Here's transmission plot (UV-IR)

https://www.samaterials.com/terbium-gallium-garnet-crystal.h...

Note there's almost no effect on transmission

Relevant? https://dspace.mit.edu/handle/1721.1/51819

16 hours agogsf_emergency_6

Yes, the paper and magphys talks about rotation, not transmission.

4 hours agosehansen

Nice to see a graph of % magnetic priportion and log wavelength going from radio to gamma.

17 hours agonrhrjrjrjtntbt

How did no one notice that before, and what else have they (we) missed?

17 hours agoCamperBob2

If I'd to guess: all that exp. characterization to-date has revealed no anomaly (See my other comment)

This team might have looked at bandstructure. or not (they didn't say, & I'd guess not)

16 hours agogsf_emergency_6

so what exciting applications can we see from this?

13 hours agoagentifysh

We will put a box containing a little light and a magnet into every home and people will lose their goddamned minds looking at it every day

13 hours agogeocar

Hmm.. if only we could force this to somehow display ads..

4 hours agomoi2388

[flagged]

17 hours agodmead

People in countries you don't like can still do valid science.

17 hours agoidiotsecant

This isnt exactly new. This is a obvious and predicted effect of ECE Theor. I'm surprised that neither the article nor any other commentor mentioned it yet.

tl;dr on ECE Theory: Gravity is a curvature of spacetime, electromagnetism is a torsion.

10 hours agodiscoutdynamite

From Wikipedia:

Einstein–Cartan–Evans theory or ECE theory was an attempted unified theory of physics proposed by the Welsh chemist and physicist Myron Wyn Evans ..., which claimed to unify general relativity, quantum mechanics and electromagnetism. The hypothesis was largely published ... between 2003 and 2005. Several of Evans's central claims were later shown to be mathematically incorrect and, in 2008, the new editor of Foundations of Physics, Nobel laureate Gerard't Hooft, published an editorial note effectively retracting the journal's support for the hypothesis.

9 hours agoprmph
[deleted]
8 hours ago

I’m sorry if I offended anyone’s consciousness by bringing this up, but this can affect how we view the health effects of radio frequency electromagnetic fields.

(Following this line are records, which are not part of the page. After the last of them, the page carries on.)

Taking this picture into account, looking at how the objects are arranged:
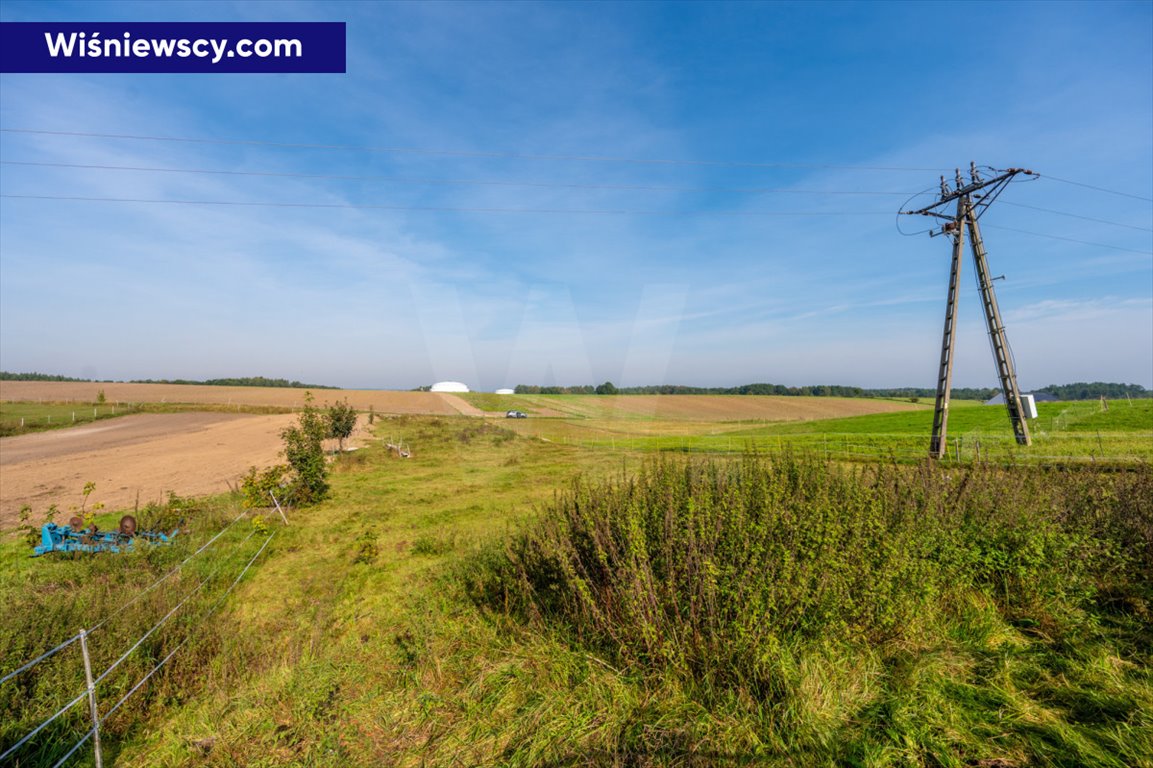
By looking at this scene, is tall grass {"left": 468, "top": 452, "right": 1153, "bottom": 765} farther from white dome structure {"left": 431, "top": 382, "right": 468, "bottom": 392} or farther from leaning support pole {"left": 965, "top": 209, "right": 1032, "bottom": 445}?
white dome structure {"left": 431, "top": 382, "right": 468, "bottom": 392}

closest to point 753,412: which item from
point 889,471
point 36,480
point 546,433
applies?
point 546,433

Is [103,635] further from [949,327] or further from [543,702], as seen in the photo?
[949,327]

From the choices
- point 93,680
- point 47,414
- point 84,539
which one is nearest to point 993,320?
point 93,680

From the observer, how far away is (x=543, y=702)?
3906 mm

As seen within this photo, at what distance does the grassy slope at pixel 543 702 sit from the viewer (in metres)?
3.38

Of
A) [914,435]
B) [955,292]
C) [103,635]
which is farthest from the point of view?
[914,435]

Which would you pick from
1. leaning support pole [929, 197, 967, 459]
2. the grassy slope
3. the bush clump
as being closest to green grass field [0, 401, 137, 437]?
the grassy slope

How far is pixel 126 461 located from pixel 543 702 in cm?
2958

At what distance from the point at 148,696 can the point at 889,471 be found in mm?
9234

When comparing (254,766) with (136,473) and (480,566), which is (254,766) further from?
(136,473)

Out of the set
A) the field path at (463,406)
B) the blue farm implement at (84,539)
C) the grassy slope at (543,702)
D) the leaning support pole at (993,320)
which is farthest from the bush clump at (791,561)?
the field path at (463,406)

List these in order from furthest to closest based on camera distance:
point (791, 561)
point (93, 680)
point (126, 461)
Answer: point (126, 461)
point (93, 680)
point (791, 561)

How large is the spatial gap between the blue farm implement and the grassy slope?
4.30 metres

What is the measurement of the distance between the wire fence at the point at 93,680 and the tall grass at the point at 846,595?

Since the magnetic fields of these EMF’s can pass deeper into the body than the electric field, that would mean that the magnetic field can affect many of the voltage gated ion channels in the body. That’s including the brain.

4 hours agoNoaidi

> Since the magnetic fields of these EMF’s can pass deeper into the body than the electric field,

Can they actually though?

I'm not an expert, but to my knowledge the penetration depth of an electromagnetic wave depends only on its frequency. I can't find anywhere online that makes a distinction between electric waves and magnetic waves.

3 hours agowasabi991011

When the electromagnetic wave hits a substance, it splits into separate electric and magnetic waves. The electric wave does not penetrate deeply, but magnetic waves can go through anything. Magnetic waves can only be diverted, not blocked.

14 minutes agoNoaidi

But do they understand how magnets work?

16 hours agoplaguna

The fact that the explanation of how a magnet works is that it is made up of smaller magnets infuriates me.